■ What you are asked to do
Repeat the lines below exactly as written, please, from the line with "雪16n11g24n04" to the line with "stock photo of", both lines included, and no others.

■ Information provided
*** Block opens ***

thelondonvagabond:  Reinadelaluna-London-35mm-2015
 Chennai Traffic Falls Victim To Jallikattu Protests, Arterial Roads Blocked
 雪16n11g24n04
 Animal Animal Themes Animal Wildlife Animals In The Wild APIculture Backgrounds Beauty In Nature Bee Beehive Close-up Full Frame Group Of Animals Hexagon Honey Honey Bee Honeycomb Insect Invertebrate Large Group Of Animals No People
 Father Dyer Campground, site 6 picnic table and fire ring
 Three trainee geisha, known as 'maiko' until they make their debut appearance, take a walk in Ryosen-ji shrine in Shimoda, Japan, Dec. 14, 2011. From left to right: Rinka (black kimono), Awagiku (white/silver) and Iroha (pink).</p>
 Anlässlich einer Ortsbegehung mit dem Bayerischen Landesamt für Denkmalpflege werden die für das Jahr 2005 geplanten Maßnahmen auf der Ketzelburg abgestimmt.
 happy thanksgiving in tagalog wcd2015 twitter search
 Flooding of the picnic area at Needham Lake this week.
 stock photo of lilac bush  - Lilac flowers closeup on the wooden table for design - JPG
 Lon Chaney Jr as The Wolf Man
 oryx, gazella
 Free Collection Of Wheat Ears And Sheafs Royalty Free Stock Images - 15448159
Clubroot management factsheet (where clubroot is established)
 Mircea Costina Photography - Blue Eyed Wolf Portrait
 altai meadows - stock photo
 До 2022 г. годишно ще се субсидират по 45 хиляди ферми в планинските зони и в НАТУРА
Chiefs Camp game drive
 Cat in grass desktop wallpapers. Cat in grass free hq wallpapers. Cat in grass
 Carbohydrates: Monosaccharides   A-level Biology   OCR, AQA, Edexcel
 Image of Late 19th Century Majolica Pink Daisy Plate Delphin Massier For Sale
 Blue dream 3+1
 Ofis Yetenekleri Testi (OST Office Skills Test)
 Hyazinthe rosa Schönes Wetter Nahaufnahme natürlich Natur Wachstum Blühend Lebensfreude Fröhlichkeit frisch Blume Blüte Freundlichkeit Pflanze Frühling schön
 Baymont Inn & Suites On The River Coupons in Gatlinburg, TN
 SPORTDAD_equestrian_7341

*** Block closes ***

■ Output for this exercise
 雪16n11g24n04
 Animal Animal Themes Animal Wildlife Animals In The Wild APIculture Backgrounds Beauty In Nature Bee Beehive Close-up Full Frame Group Of Animals Hexagon Honey Honey Bee Honeycomb Insect Invertebrate Large Group Of Animals No People
 Father Dyer Campground, site 6 picnic table and fire ring
 Three trainee geisha, known as 'maiko' until they make their debut appearance, take a walk in Ryosen-ji shrine in Shimoda, Japan, Dec. 14, 2011. From left to right: Rinka (black kimono), Awagiku (white/silver) and Iroha (pink).</p>
 Anlässlich einer Ortsbegehung mit dem Bayerischen Landesamt für Denkmalpflege werden die für das Jahr 2005 geplanten Maßnahmen auf der Ketzelburg abgestimmt.
 happy thanksgiving in tagalog wcd2015 twitter search
 Flooding of the picnic area at Needham Lake this week.
 stock photo of lilac bush  - Lilac flowers closeup on the wooden table for design - JPG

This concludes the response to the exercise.